The College of Education prepares teachers, administrators, and other professional school personnel to enter and serve the education profession. Practicum/field experiences are an exciting opportunity for learners to observe, participate, and lead in diverse educational settings, and to apply the theories and concepts learned in program course work. Faced with the challenge to meet the needs of PK-12th grade students in low performing schools and the national movement towards 21st century learning built around standards, a practicum/field experience affords learners the unique opportunity for introspection, personal change, professional growth, and self-assessment, all of which empower a sense of development as a professional. The opportunity to work in a practical setting within the field coupled with supportive guidance from the University instructor provides each learner with a strong sense of professional self-reflection.

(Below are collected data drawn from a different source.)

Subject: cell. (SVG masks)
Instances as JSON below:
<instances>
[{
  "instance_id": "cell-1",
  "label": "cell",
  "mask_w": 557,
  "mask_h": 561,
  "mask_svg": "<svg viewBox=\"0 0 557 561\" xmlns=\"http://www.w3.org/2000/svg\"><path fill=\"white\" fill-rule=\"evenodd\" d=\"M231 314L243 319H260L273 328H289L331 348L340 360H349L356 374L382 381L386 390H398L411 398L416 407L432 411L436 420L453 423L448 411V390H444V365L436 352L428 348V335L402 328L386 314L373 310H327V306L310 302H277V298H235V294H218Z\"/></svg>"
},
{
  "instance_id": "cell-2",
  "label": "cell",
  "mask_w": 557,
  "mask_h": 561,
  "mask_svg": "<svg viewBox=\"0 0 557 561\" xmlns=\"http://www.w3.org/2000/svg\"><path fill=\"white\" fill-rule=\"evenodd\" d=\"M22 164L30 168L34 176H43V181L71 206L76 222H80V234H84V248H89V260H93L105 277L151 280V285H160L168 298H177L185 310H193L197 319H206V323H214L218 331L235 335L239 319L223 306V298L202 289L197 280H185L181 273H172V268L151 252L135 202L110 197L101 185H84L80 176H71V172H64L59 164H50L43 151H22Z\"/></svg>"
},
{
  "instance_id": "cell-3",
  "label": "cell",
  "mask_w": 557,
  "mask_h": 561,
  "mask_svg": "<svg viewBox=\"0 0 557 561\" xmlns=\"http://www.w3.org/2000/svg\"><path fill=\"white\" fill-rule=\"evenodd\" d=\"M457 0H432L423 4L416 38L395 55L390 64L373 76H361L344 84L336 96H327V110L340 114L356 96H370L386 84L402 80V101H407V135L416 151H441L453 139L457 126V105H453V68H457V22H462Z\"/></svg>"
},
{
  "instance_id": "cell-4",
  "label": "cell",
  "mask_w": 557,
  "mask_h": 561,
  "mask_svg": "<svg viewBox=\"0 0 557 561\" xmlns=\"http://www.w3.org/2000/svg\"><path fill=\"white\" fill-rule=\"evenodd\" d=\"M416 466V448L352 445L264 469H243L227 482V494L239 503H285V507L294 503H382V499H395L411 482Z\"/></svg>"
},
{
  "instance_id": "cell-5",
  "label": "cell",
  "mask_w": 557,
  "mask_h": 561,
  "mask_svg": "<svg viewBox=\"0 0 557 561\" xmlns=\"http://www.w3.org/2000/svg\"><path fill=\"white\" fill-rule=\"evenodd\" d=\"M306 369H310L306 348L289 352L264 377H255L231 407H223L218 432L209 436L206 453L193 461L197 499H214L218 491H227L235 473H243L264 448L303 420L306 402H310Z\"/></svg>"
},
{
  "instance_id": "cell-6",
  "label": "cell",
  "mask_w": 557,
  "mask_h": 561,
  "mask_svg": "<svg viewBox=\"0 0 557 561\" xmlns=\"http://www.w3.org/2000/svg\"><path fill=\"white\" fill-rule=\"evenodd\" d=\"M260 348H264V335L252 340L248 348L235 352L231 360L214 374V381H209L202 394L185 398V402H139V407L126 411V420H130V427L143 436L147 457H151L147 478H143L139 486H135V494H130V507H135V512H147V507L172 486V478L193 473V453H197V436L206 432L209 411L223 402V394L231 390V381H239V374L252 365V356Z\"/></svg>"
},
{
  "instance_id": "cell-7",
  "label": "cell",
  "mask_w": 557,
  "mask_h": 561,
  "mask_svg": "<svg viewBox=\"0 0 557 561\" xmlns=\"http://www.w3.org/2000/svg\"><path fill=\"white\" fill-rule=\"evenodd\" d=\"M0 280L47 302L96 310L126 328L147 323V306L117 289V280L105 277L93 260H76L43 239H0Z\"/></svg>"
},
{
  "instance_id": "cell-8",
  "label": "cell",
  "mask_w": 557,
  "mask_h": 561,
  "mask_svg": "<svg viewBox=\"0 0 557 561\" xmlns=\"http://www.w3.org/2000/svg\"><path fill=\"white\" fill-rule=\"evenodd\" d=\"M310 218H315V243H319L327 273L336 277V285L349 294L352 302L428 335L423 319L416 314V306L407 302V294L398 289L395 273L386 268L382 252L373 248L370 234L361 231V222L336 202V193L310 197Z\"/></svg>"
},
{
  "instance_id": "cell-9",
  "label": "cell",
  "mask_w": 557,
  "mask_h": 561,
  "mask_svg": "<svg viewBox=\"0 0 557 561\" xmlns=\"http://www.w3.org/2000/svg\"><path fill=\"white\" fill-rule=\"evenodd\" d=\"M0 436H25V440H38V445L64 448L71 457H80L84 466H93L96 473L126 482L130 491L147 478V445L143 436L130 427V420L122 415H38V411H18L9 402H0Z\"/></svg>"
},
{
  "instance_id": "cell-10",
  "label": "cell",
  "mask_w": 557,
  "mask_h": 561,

Student teaching is an integral component of GCU teacher education programs. It provides learners with a field experience in their area and grade level of interest, giving them the opportunity to demonstrate program competency and mastery of educational knowledge and skills in a classroom setting. Student teaching is designed to prepare learners to assume the duties of a certified classroom teacher, emphasizing the achievement of recognized state and national standards and leading to certification. It is a 16-week, unpaid, full-time placement, scheduled as two consecutive 8-week sessions, during which the learner is under the direct supervision of a certified Mentor Teacher. During this time, the teacher candidate is required to utilize and further develop their observation, analysis, reflection, and conferencing skills within a classroom setting. Duties and responsibilities include but are not limited to preparing lesson plans, teaching lessons, developing formative and summative assessments, and evaluating student progress.

Administrative internship is an integral component of GCU administrator education programs. Prior instructional opportunities across educational philosophy, pedagogy, learning and cognitive theory, content knowledge, and field experiences prepare learners for their administrative internship experience. The administrative internship serves as an extended culminating experience that focuses and applies learners' knowledge, thus transforming them into professionals. Throughout the administrative internship, instruction includes the use of technology, collaborative learning teams, the action inquiry process, and the sharing of knowledge and skills.